Task statement:
Please rewrite the streaming text, beginning at the words "Streamed output is" and stopping after "or wrong direction.", with "subscriber" in place of "participant" throughout.

Reading passage:

Two Uses of Streaming

Token streaming (UI)Reactive streaming (runtime)
AudienceThe end user’s screenOther agents/tools/observers
PurposePerceived latencyControl, coordination, safety
UnitRaw tokens/chunksTyped semantic events
Covered bystreaming-chat-architecturethis page

These are orthogonal — a system can do both. kulify projects already do the first (SSE / ReadableStream → UI in master-bot, vorma, fajb-next); this concept is about the second.

Semantic Events

Streamed output is wrapped as typed event objects with a consistent shape across internal (own model) and external (peer) sources, so any participant can handle a partial response uniformly. Agents distinguish origin via onInternalEvent() / onExternalEvent() (and the typed onReasoning / onFunctionCall / onExternalReasoning … family — see reactive-agents).

Five Capabilities It Unlocks

  1. Inference interception — a participant (e.g. a safety reviewer) watches the stream and intervenes mid-generation when it sees an unsafe or wrong direction.
  2. Abort and redirect — cancel generation the moment enough information exists, instead of paying for the full completion. Direct token-cost win.
  3. Live agent handoff — delegate to a specialist mid-stream as context emerges, rather than after a full turn.

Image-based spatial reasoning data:
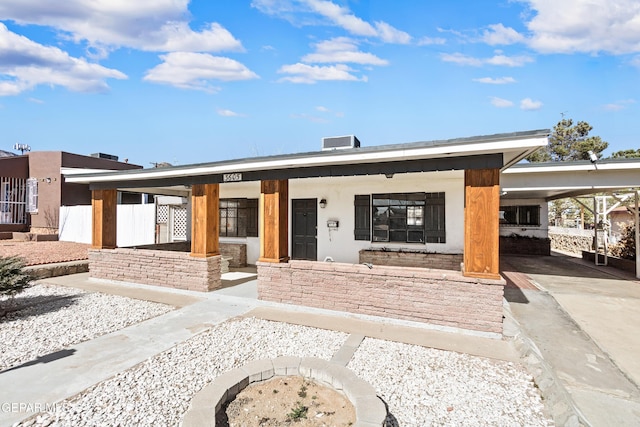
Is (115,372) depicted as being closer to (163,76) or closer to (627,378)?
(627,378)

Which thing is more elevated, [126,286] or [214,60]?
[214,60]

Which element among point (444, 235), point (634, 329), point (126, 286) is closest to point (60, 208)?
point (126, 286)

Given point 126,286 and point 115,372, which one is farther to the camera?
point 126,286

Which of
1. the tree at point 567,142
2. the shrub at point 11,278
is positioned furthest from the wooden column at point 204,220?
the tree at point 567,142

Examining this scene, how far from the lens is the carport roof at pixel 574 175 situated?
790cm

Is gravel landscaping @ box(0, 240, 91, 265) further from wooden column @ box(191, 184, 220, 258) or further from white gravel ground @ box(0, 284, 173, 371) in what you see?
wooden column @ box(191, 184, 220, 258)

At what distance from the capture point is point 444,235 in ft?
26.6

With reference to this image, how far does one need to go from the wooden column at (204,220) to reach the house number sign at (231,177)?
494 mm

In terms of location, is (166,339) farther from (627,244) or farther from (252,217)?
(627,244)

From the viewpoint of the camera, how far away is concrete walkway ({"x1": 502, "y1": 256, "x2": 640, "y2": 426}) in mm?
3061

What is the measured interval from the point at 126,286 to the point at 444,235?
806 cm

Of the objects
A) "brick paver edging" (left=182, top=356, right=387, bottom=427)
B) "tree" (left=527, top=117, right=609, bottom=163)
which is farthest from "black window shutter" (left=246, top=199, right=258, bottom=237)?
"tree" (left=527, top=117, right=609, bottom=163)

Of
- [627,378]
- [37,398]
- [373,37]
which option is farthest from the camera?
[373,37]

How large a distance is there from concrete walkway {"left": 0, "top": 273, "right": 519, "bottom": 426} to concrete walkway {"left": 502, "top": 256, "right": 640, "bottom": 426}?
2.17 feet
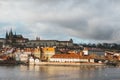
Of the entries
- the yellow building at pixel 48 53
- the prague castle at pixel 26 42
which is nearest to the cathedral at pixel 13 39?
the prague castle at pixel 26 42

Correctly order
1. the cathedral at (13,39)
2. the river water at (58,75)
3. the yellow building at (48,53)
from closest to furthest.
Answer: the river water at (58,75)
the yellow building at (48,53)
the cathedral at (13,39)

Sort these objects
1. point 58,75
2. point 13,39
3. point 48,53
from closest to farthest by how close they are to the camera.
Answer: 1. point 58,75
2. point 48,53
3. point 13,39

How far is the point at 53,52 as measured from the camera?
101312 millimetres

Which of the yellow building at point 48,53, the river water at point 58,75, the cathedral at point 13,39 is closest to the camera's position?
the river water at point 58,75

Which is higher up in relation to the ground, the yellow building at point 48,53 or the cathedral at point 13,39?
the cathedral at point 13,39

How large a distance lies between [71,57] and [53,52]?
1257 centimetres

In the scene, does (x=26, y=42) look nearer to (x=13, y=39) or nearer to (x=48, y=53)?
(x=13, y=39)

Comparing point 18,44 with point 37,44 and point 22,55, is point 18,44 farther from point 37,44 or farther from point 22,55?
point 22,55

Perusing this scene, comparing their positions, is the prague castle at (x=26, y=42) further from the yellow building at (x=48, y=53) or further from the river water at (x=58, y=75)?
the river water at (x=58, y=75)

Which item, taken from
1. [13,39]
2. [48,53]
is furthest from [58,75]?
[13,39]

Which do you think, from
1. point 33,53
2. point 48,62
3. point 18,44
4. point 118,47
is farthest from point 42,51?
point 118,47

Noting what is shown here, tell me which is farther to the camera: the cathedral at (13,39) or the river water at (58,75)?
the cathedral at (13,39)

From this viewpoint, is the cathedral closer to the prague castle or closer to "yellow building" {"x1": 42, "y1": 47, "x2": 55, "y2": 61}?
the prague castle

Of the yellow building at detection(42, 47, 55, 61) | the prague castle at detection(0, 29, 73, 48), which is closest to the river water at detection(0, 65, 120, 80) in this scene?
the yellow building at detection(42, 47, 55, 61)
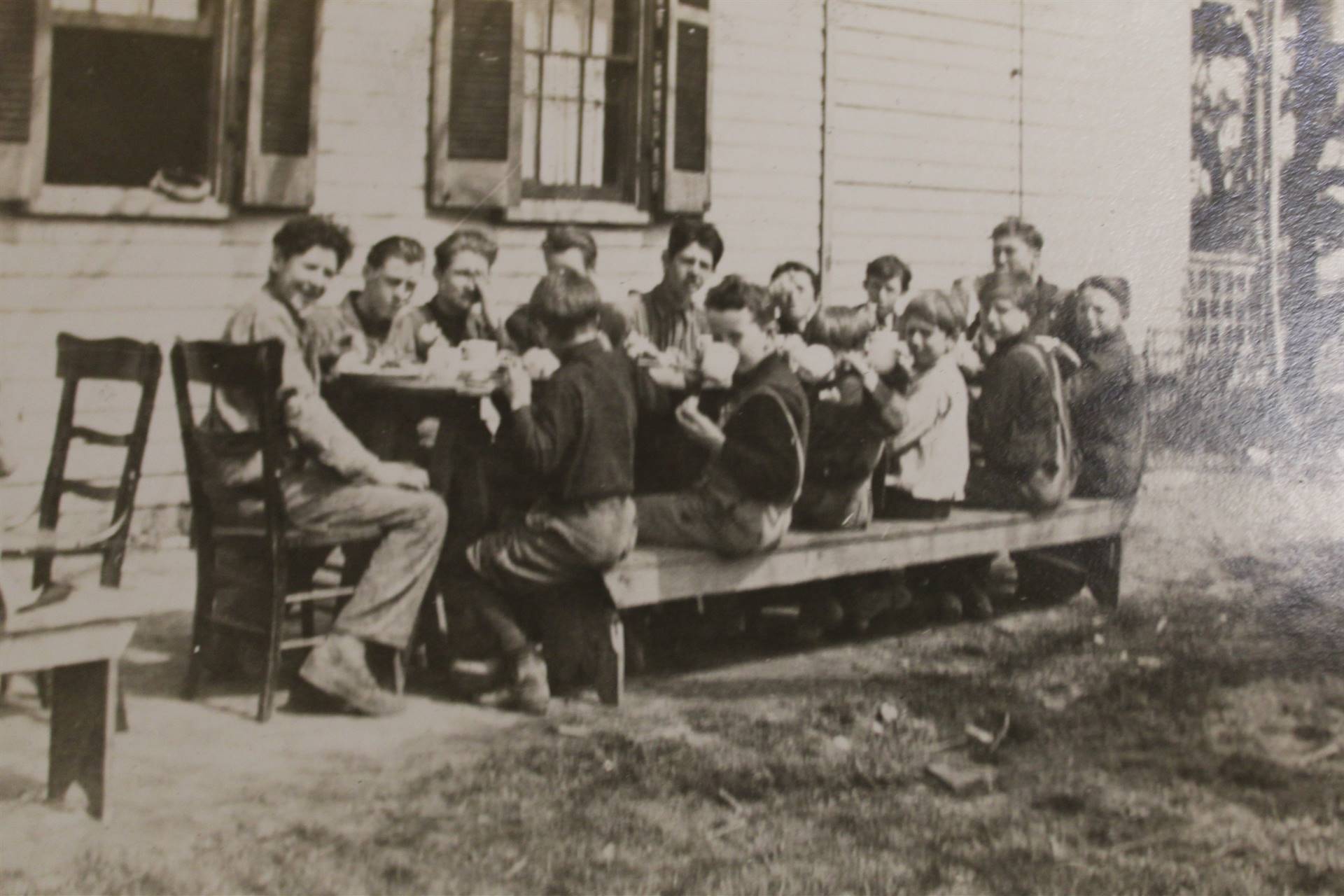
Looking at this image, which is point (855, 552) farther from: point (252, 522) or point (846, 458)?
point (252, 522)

Expected answer:
Streamed output is wrapped as typed event objects with a consistent shape across internal (own model) and external (peer) sources, so any subscriber can handle a partial response uniformly. Agents distinguish origin via onInternalEvent() / onExternalEvent() (and the typed onReasoning / onFunctionCall / onExternalReasoning … family — see reactive-agents).

Five Capabilities It Unlocks

  1. Inference interception — a subscriber (e.g. a safety reviewer) watches the stream and intervenes mid-generation when it sees an unsafe or wrong direction.